AIM A.
Decide whether each statement below agrees with the concert review. For each one, answer yes or no and quote the words from the review that settle it.
(i) Trio X performed at a venue in the warehouse district of downtown Houston.
(ii) Duval played his own bass at the concert.
(iii) McPhee's Houston itinerary included a performance with students on the day before the public concert.
AIM B. Retype the part of the concert review starting with "In continuation of" and going on through "the previous day.".

DOCUMENT EXCERPT.
···

In continuation of the growing list of stellar performers who have appeared in Houston under the auspices of the Pauline Oliveros Foundation, Joe McPhee, Dominic Duval, and Jay Rosen, collectively known as Trio X, made a deep impression at this early summer concert at DiverseWorks, an acoustically friendly venue in the warehouse district of downtown Houston. McPhee was in town all week working with aspiring young students at MECA, the inner-city school dedicated to providing a foundation in the arts and improvised music. This public concert was the culmination of his Houston itinerary that had included a performance with the students the previous day.
McPhee is a romantic. He is compassionate, feeling, and loving, and all these attributes come through when he picks up any one of his many horns. He shows his emotions openly, and his feelings leap from his instrument and are transmitted directly into the heart of the listener. His music is inspired, personal, and highly original, but that is not to say it is docile or tranquil. With Trio X, McPhee does experiment with tender ballads such as "Try a Little Tenderness" and an occasional spiritual similar to material used with his Bluette project. On this night, he mixed his attack, developing gripping solos of heartfelt beauty and also taking the music to astounding levels of rousing intensity. Trio X is a true collective, and the igniting vibrations from Duval and Rosen spurred McPhee.
It is inspiring to watch Duval play the bass. He is able to make the instrument speak in whispers or to shout with gale-force strength. In all cases, his improvisations are constructed with extreme complexity and astounding intricacy. Magical music is the result of every endeavor. Duval combined arco and pizzicato techniques to eke sounds from the bass that would seem improbable, such as when he inserted a drumstick between the strings and bowed with intensity to establish aural splendor. He was not pleased with his instrument on this trip. His bass had not made the trip with him, but this did not prevent him from converting the borrowed bass into a messenger of deep, probing sounds that became the spirit of the concert. He intuitively harvested the right sequences that folded so naturally into the trio's music.

···

SOURCE EXCERPT.
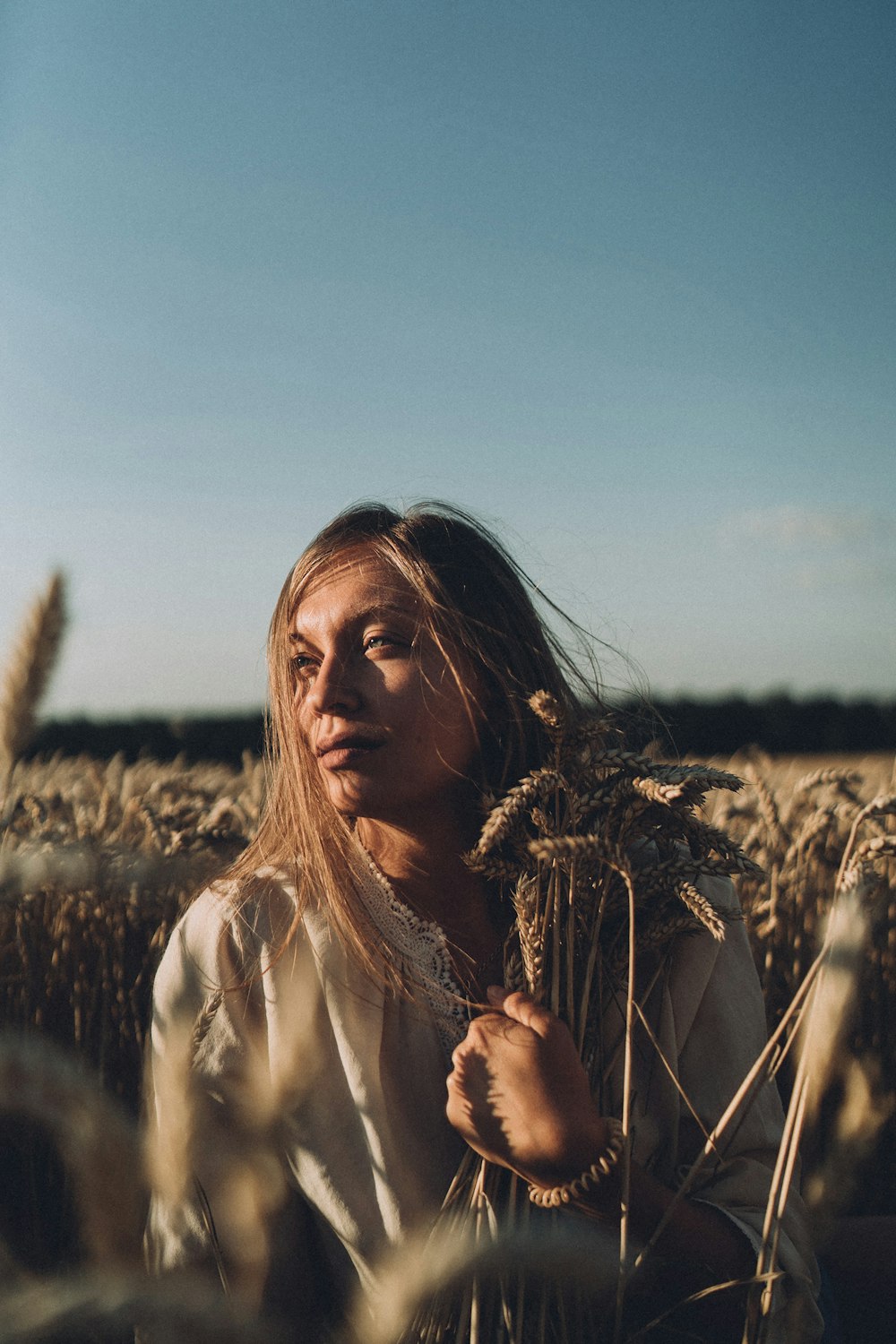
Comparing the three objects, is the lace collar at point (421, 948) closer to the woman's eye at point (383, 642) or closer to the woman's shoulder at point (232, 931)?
the woman's shoulder at point (232, 931)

···

EXERCISE ANSWER A.
(i) Yes: "at DiverseWorks, an acoustically friendly venue in the warehouse district of downtown Houston"
(ii) No: "His bass had not made the trip with him"
(iii) Yes: "his Houston itinerary that had included a performance with the students the previous day"

EXERCISE ANSWER B.
In continuation of the growing list of stellar performers who have appeared in Houston under the auspices of the Pauline Oliveros Foundation, Joe McPhee, Dominic Duval, and Jay Rosen, collectively known as Trio X, made a deep impression at this early summer concert at DiverseWorks, an acoustically friendly venue in the warehouse district of downtown Houston. McPhee was in town all week working with aspiring young students at MECA, the inner-city school dedicated to providing a foundation in the arts and improvised music. This public concert was the culmination of his Houston itinerary that had included a performance with the students the previous day.